8 thoughts on “Resources

  1. I really like the would you rather resource ( This could be used as a plenary at the end of lessons to start discussion.

  2. I really like the estimations 180! Really useful for lower ability classes and developing number sense. Which one doesn’t belong would also be a great recources for starters and initiating discussion!

  3. Really like which one doesn’t belong resource. Could be used for really interesting discussions and help the pupils look for more than one answer. Could be used as a really nice starter. (

    I also liked the resources previously mentioned, but I did enjoy the collaborative math challenges as a way of getting pupils engaged with problem solving together. These could be done just as a quick ten minute starter to really get the students thinking from the off set.

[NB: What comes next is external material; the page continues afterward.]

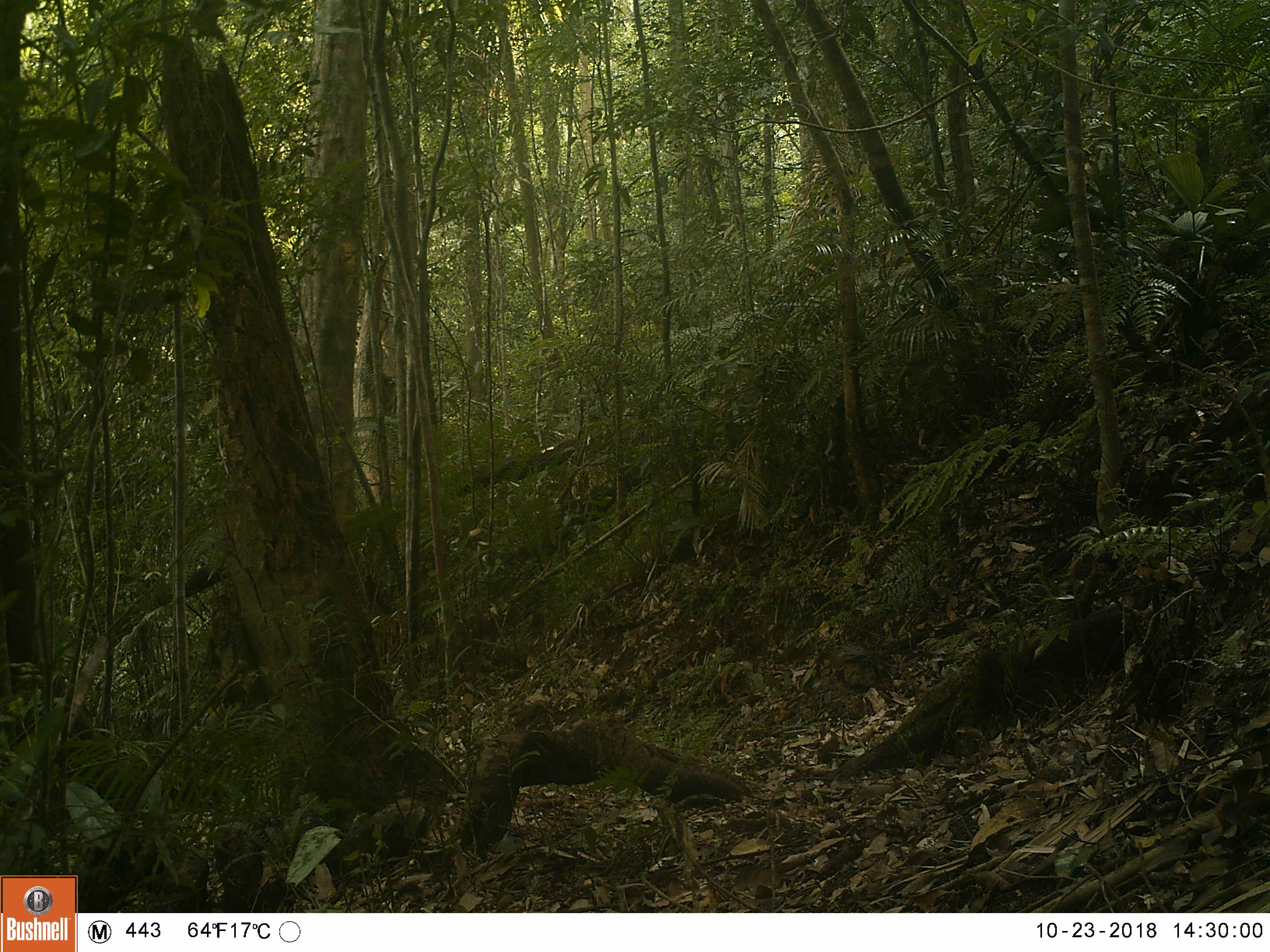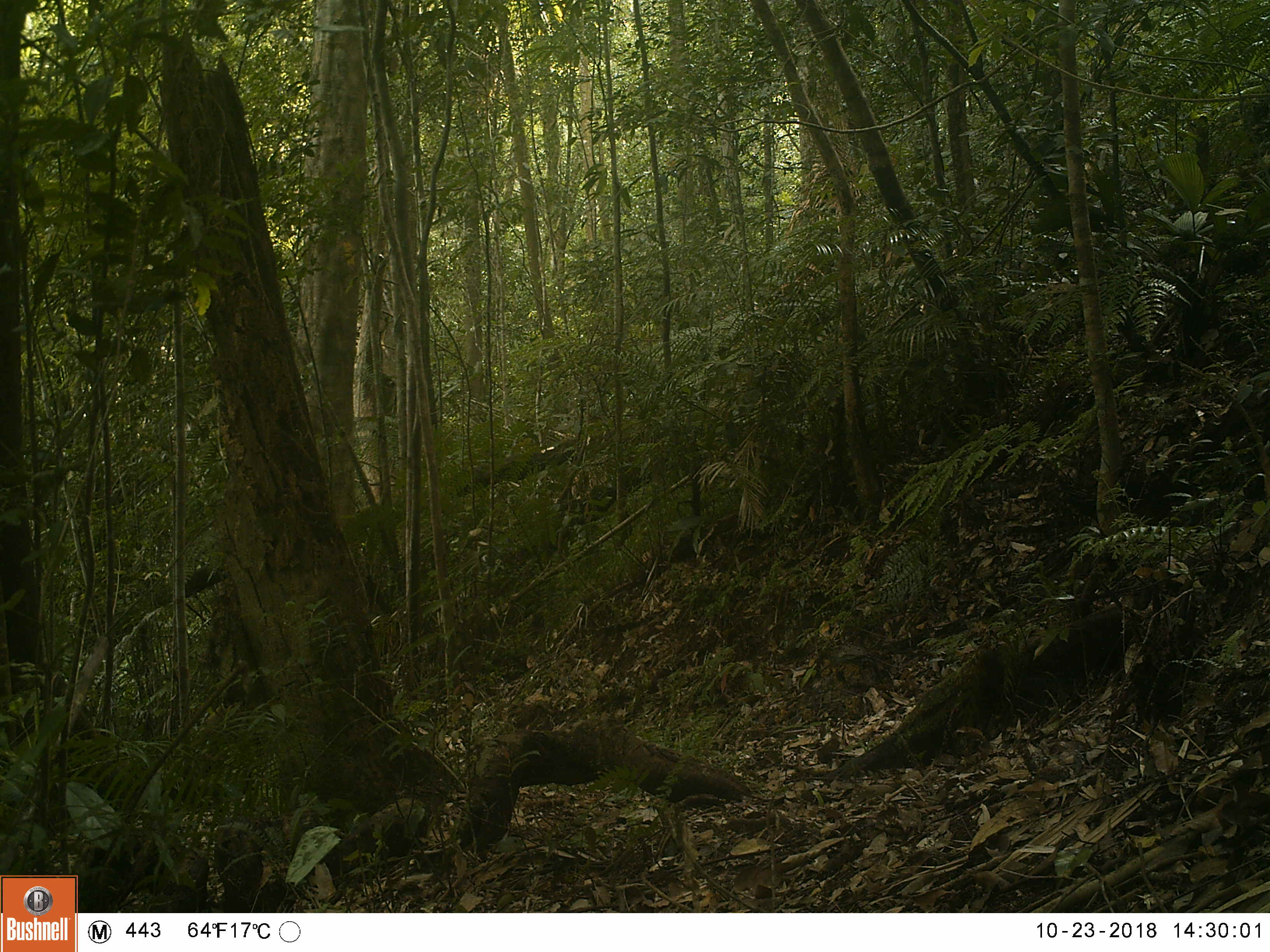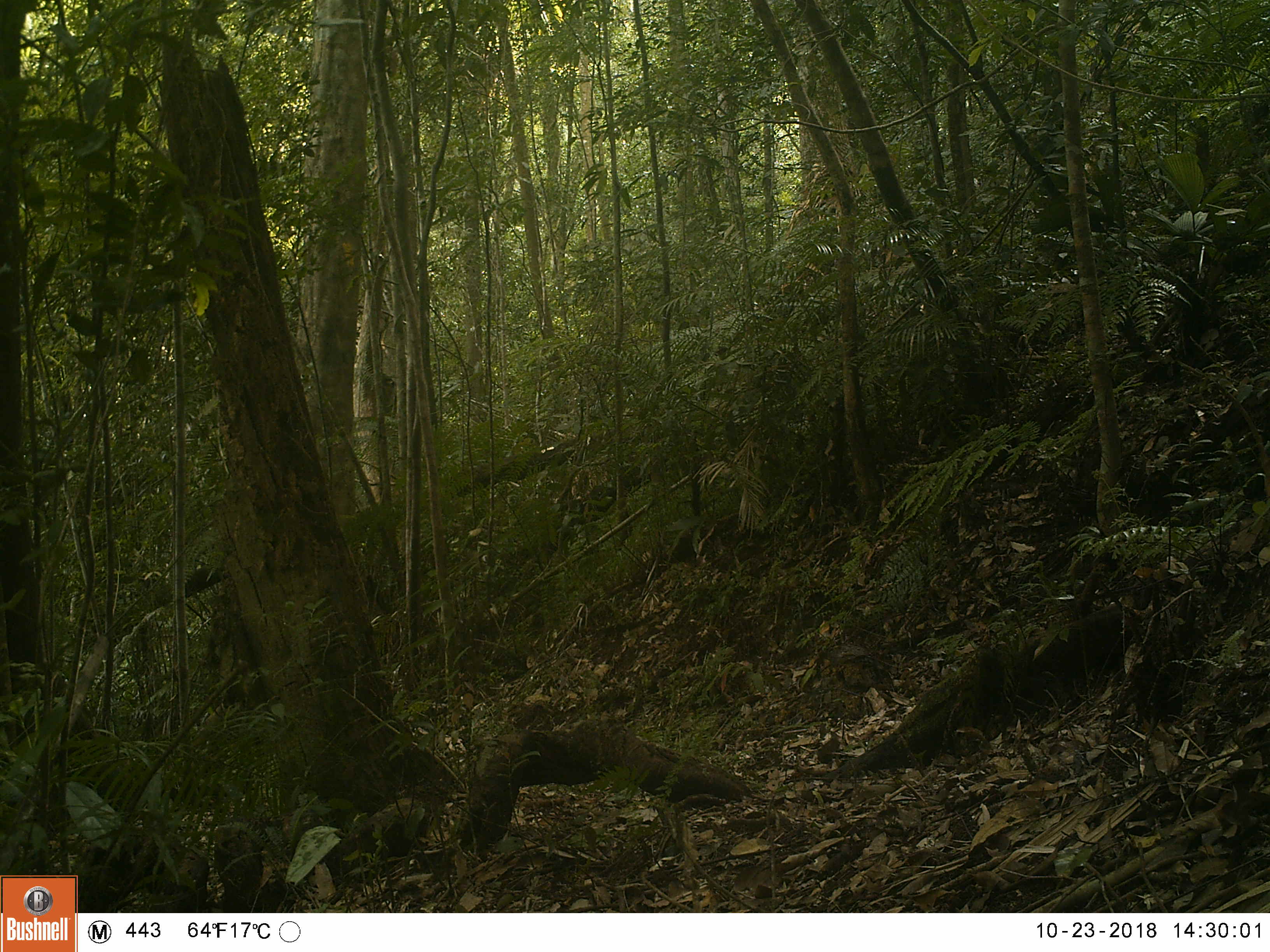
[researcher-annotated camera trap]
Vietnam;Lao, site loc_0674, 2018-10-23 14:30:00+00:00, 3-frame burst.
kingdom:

  5. I’ve used Desmos’ graphic calculator a lot myself in creating visuals but never really gotten students to interact with the software, or any of the other range of activities Desmos provides. I spoke with a colleague who showed me an amazing piece of work where a year 7 student had used the graphical calculator to draw a lorry! Amazing! I like the manipulation of the graphical software encouraged by the
    Daily Desmos link but worry that a lot of the options were categorised “advanced” – but maybe that’s okay!?

    I also have used Transum’s starters of the days in the past to invoke discussion, in a similar fashion to the which one doesn’t belong website.

    As for myself I have been watching a lot of TED Ed talks lately, but more so for motivation and inspiration than CPD. But potentially visiting a twitter live hashtag event could be on the agenda.

  6. I really like the would you rather site as I think that these types of question could be used at the start of a topic and then reviewed again at the end of the topic. It would also be interesting to see and hear pupils views about why they have chosen the one that they have.
    I have used a would you rather question before a topic and then addressed the same question at the end of the lesson and every pupil changed their answer because of what they had learned during the lesson.

  7. I liked the which one doesn’t belong resource as it could be used as a starter or a plenary to see if pupils have understood and to help the gain a deeper understanding of the topic.